Can you rewrite the records below with "illuminated shop window" changed to "lit storefront window" and everything else left as is, leaving out the pictures?

[Scene-based spatial questions]
----
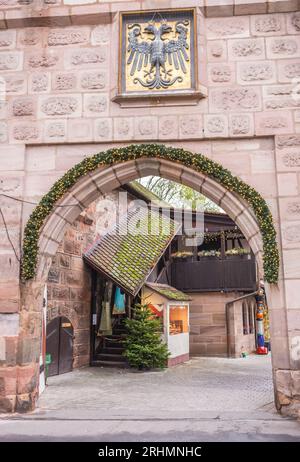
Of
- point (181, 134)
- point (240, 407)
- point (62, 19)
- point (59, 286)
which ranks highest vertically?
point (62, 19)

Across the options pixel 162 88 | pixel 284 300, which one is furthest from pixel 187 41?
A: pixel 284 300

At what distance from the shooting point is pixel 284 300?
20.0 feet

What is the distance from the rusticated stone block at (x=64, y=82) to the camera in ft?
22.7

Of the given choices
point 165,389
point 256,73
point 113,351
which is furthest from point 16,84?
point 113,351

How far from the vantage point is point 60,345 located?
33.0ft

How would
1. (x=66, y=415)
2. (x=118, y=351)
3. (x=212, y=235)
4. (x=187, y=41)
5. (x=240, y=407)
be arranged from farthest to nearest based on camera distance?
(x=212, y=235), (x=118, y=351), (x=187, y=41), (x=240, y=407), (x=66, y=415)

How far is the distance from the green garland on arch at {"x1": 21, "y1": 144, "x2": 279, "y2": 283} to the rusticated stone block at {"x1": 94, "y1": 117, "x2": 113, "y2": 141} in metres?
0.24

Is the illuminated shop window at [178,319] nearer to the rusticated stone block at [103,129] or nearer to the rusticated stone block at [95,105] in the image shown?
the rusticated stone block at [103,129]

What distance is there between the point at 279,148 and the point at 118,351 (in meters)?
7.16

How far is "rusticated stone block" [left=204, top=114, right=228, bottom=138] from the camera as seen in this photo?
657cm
----
=== OUTPUT ===
Of
- point (181, 134)
- point (240, 407)
- point (62, 19)
- point (59, 286)
which ranks highest vertically?
point (62, 19)

Across the options pixel 162 88 | pixel 284 300, which one is furthest from pixel 187 41?
A: pixel 284 300

At what distance from the shooting point is pixel 284 300?
20.0 feet

What is the distance from the rusticated stone block at (x=64, y=82) to the camera in ft?
22.7

Of the given choices
point 165,389
point 256,73
point 113,351
which is furthest from point 16,84?
point 113,351

How far from the vantage point is point 60,345 located?
33.0ft

How would
1. (x=66, y=415)
2. (x=118, y=351)
3. (x=212, y=235)
4. (x=187, y=41)
5. (x=240, y=407)
be arranged from farthest to nearest based on camera distance?
(x=212, y=235), (x=118, y=351), (x=187, y=41), (x=240, y=407), (x=66, y=415)

How far is the distance from the green garland on arch at {"x1": 21, "y1": 144, "x2": 279, "y2": 283} to the rusticated stone block at {"x1": 94, "y1": 117, "x2": 113, "y2": 141} in metres?
0.24

Is the lit storefront window at [178,319] nearer to the rusticated stone block at [103,129] or nearer to the rusticated stone block at [95,105] in the image shown?
the rusticated stone block at [103,129]

What distance is there between the point at 279,148 and the point at 118,351 (in meters)?
7.16

How far is "rusticated stone block" [left=204, top=114, right=228, bottom=138] from the camera as seen in this photo?
657cm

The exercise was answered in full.